— Удружил, удружил! Посмотрел предложение — там несколько домов, на выбор, вижу твой адрес, ага, думаю — это и есть самое подходящее здание для этих дармоедов. Хоть братану хата обломится с вакханалии бюрократии. Но не забудь, что сказал — никому ни слова…
— Что ж, есть повод выпить, — сказал я.
— У тебя, я заметил, и без повода получается, — сказал Антон.
— Стыдишь? — разозлился я.
— Не-а, — покачал башкой Антон. — Жизнь такая стала, что, кабы не мое дело, я бы давно спился к чертям. Этот газ сейчас нужнее кислорода. Ладно, поехали…

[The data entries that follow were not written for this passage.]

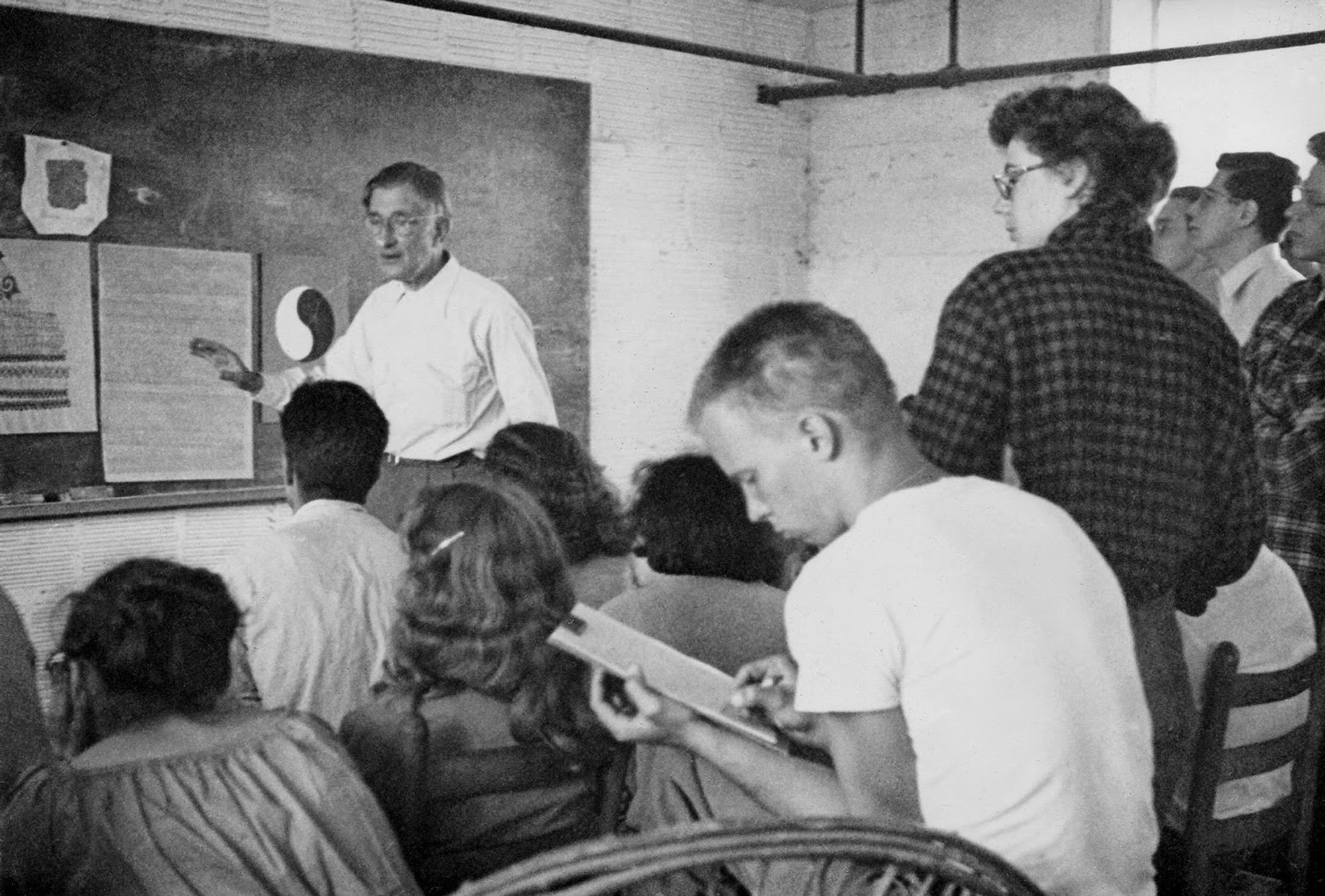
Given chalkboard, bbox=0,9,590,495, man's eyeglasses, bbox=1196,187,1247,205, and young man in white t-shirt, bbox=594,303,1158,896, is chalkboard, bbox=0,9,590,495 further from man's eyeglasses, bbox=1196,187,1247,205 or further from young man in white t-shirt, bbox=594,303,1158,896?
young man in white t-shirt, bbox=594,303,1158,896

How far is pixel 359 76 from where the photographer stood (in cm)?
513

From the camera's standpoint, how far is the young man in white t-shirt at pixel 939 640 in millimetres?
1344

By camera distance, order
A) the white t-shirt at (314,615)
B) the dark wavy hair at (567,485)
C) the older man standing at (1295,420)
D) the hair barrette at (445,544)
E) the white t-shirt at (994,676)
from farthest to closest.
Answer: the older man standing at (1295,420) < the dark wavy hair at (567,485) < the white t-shirt at (314,615) < the hair barrette at (445,544) < the white t-shirt at (994,676)

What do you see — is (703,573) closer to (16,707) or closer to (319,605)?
(319,605)

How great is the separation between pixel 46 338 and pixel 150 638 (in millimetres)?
2739

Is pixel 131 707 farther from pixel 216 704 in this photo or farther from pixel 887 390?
pixel 887 390

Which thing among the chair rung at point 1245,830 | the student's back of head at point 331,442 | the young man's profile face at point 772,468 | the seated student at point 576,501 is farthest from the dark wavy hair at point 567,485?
the young man's profile face at point 772,468

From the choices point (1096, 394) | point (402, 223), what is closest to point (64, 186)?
point (402, 223)

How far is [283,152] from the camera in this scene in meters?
4.92

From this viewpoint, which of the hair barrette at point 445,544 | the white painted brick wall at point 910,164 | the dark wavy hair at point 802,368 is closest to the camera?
the dark wavy hair at point 802,368

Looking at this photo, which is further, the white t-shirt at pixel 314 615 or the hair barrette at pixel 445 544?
the white t-shirt at pixel 314 615

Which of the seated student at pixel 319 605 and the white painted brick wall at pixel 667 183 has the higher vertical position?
the white painted brick wall at pixel 667 183

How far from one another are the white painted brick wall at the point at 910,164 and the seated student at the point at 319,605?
3.89m

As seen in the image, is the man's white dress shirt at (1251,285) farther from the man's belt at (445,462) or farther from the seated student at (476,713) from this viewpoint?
the seated student at (476,713)
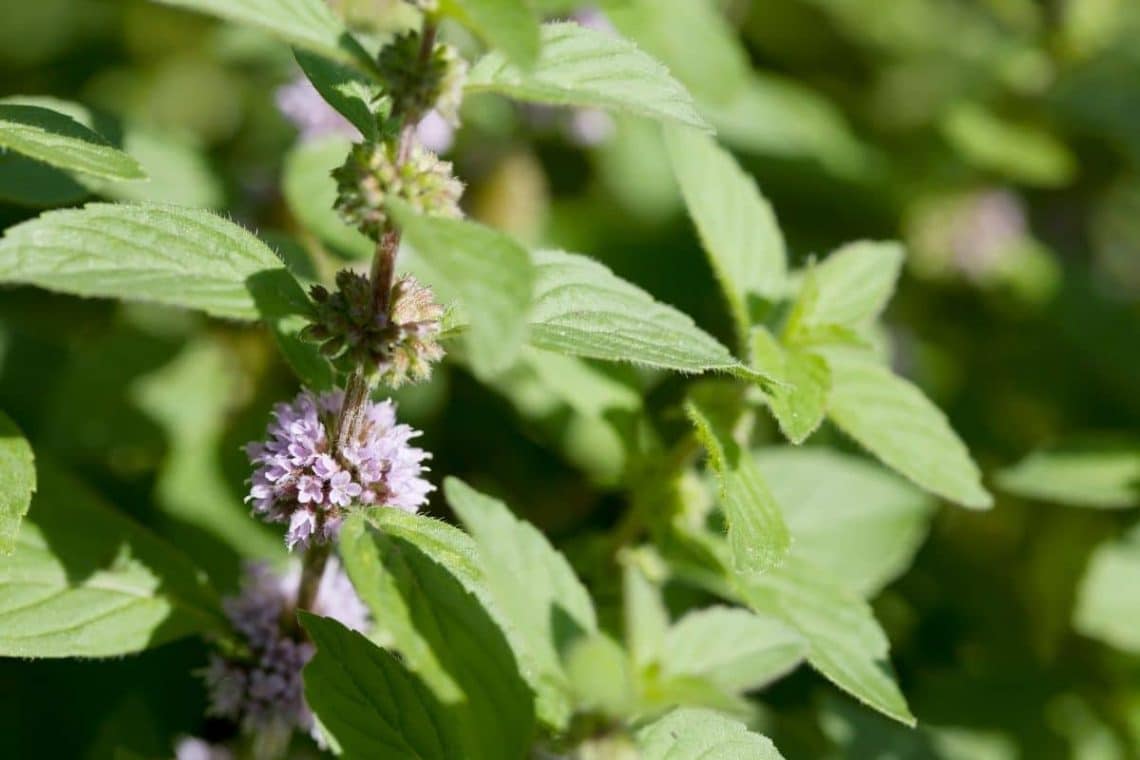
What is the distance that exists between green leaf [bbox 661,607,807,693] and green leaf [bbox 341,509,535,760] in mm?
502

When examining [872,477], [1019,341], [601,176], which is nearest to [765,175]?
[601,176]

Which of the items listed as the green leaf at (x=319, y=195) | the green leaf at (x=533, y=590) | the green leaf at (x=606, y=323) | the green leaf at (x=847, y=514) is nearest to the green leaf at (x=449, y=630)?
the green leaf at (x=533, y=590)

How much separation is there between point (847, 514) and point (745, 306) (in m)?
0.69

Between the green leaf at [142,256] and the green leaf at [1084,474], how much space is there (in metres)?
1.78

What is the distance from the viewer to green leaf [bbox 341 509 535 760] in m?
1.38

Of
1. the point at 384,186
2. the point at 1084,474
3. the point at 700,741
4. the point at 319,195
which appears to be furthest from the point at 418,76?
the point at 1084,474

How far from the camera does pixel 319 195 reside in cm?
251

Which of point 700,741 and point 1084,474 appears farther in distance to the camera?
point 1084,474

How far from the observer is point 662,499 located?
2.22 m

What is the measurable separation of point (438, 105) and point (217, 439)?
5.37 feet

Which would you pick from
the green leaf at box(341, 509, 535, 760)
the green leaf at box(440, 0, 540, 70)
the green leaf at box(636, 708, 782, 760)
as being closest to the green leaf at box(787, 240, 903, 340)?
the green leaf at box(636, 708, 782, 760)

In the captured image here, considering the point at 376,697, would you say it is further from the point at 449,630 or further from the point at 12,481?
the point at 12,481

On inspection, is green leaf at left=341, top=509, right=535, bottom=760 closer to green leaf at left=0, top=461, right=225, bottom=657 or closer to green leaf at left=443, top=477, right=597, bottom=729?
green leaf at left=443, top=477, right=597, bottom=729

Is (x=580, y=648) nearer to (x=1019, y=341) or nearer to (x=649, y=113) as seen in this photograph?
(x=649, y=113)
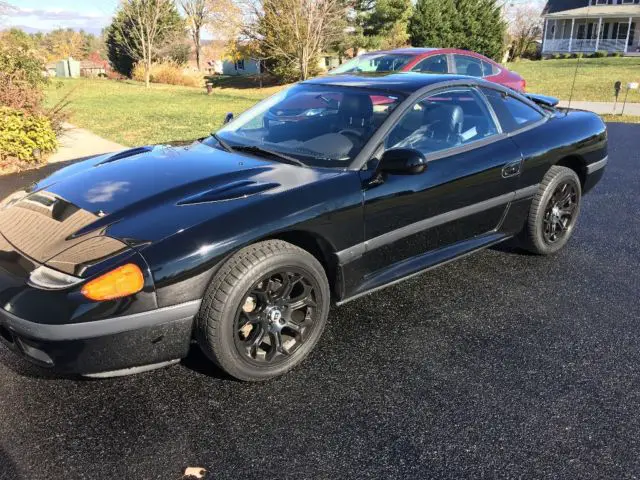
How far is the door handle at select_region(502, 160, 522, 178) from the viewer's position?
381cm

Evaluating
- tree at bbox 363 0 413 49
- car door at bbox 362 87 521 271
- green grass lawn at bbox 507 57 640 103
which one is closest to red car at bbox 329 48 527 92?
car door at bbox 362 87 521 271

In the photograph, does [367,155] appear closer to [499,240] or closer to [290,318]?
[290,318]

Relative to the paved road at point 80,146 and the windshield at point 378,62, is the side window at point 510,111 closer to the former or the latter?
the windshield at point 378,62

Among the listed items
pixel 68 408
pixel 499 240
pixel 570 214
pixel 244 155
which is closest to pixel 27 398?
pixel 68 408

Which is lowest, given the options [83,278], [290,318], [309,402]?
[309,402]

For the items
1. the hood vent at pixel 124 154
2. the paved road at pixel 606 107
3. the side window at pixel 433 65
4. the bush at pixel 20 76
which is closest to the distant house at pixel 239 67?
the paved road at pixel 606 107

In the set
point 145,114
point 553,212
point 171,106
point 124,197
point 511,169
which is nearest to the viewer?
point 124,197

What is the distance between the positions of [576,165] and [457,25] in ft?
99.5

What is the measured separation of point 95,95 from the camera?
66.0 ft

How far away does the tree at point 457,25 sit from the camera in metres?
31.7

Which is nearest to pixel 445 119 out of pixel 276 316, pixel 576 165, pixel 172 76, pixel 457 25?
pixel 576 165

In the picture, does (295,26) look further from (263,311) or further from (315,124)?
(263,311)

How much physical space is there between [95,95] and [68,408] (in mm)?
19827

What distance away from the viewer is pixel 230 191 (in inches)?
111
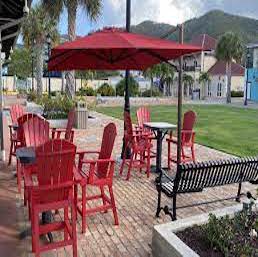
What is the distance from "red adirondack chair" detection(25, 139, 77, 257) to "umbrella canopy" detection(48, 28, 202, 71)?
1486mm

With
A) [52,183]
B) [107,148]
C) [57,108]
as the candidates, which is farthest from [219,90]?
[52,183]

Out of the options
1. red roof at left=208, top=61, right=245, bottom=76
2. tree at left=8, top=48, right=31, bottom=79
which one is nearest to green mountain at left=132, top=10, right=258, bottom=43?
red roof at left=208, top=61, right=245, bottom=76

Мы вышли в коридор — разметались по стенам в сером пыльном сумраке тени-силуэты соседей, как атомные отпечатки на стенах Хиросимы, полутемные факсимиле испарившихся душ. Мгновенье они были неподвижны, будто хотели, чтобы я лучше их запомнил, а Антон лучше рассмотрел перед тем, как он поставит наше сгнившее жилище на капитальный ремонт для нового вместилища министерства с названием из сумасшедшего кроссворда, и разбросает нас всех по своим отдельным норкам.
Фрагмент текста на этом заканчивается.